__QUELLE__
***
Christliche Kunst und Literatur

Autor/Hrsg.:

Klopstock, Friedrich Gottlieb [Hrsg. von L. Bolognesi]

Titel/Untertitel:

Geistliche Lieder.

Verlag:

Bd. 1: Text. Berlin u. a.: De Gruyter 2010. XII, 288 S. = Friedrich Gottlieb Klopstock Werke und Briefe. Historisch-kritische Ausgabe. Abteilung Werke: III, 1. Lw. EUR 159,95. ISBN 978-3-11-022206-7. Bd. 2: Apparat/Kommentar. Berlin u. a.: De Gruyter 2013. VIII, 724 S. = Friedrich Gottlieb Klopstock Werke und Briefe. Historisch-kritische Ausgabe. Abteilung Werke: III, 2. Lw. EUR 229,00. ISBN 978-3-11-030313-1.

Rezensent:

Johannes Schilling

»Klopstock«, haucht Lotte Werther tränenvoll und unter Handauflegung zu (Am 16. Junius). Aber er denkt dabei nicht an die »Geistliche(n) Lieder«, sondern erinnert sich »sogleich« an die »herrliche Ode«, die Frühlingsfeier. Aber auch die Geistlichen Lieder gab es damals schon; ein erster Teil war 1757 (mit der Vordatierung 1758) in Kopenhagen und Leipzig erschienen, ein zweiter war 1769 gefolgt. Aber an welches Lied des priesterlichen Dichters hätten sie denken sollen, die beiden Liebenden?
***
__GEGEBENES MATERIAL__
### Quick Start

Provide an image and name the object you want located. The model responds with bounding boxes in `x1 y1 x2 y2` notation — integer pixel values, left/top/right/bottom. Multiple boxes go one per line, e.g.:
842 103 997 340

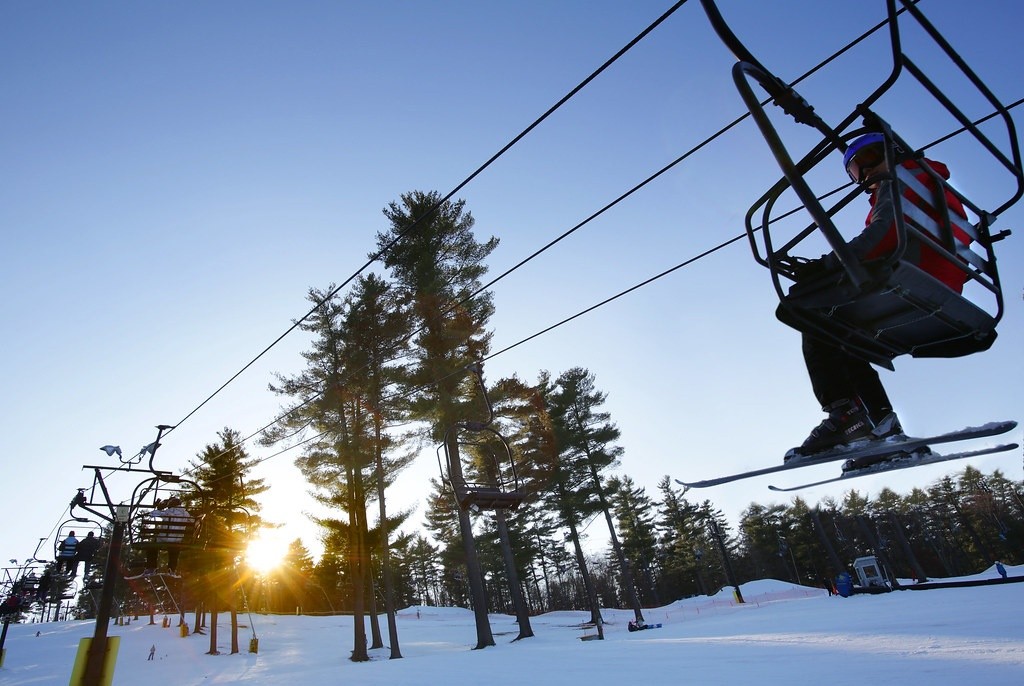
***
__AUFGABEN__
a) Nenne alle Jahreszahlen, die in der Rezension zu Klopstocks Geistlichen Liedern genannt werden.
b) In welchen Städten erschien laut der Rezension zu Klopstocks Geistlichen Liedern der erste Teil dieser Lieder?
c) Setze die Rezension zu Klopstocks Geistlichen Liedern im Anschluss an ihren letzten Satz fort.

__LÖSUNGEN__
a) 2010, 2013, 1757, 1758, 1769

b) In Kopenhagen und Leipzig.

c)
Die historisch-kritische Ausgabe der Werke Friedrich Gottlieb Klopstocks, nach des Autors langjährigem Lebens- und Wirkungsort und nach ihrem Entstehen auch »Hamburger Klopstock-Ausgabe«, erscheint seit 1974 in drei Abteilungen: Briefe, Werke, Addenda. Sie gehört zu den Langläufern unter den großen Editionsvorhaben, sieht aber nach nunmehr vier Jahrzehnten und 39 erschienenen Bänden ihrem Abschluss entgegen. (Eine Übersicht erhält man am besten auf der Seite der Staats- und Universitäts-bibliothek Hamburg unter »Die Hamburger Klopstock-Ausgabe«.) Die Ausgabe erscheint in der noblen Gestaltung des großen Hamburger Typographen Richard von Sichowsky (1911–1975; vgl. über ihn Richard von Sichowsky. Typograph, Hamburg 1982). Es ist erfreulich, dass man auf diese Weise auch Jahrzehnte nach seinem Tod ein Werk in Händen hat, dessen Gestalter das Höchste erstrebte und damit dem Dichter entsprechen wollte. K.s »Geistliche Lieder« sind 2011 und 2013 in zwei Bänden herausgekommen, einem schmalen Textband und einem entsprechend der Anlage der Ausgabe umfangreicheren Apparatband.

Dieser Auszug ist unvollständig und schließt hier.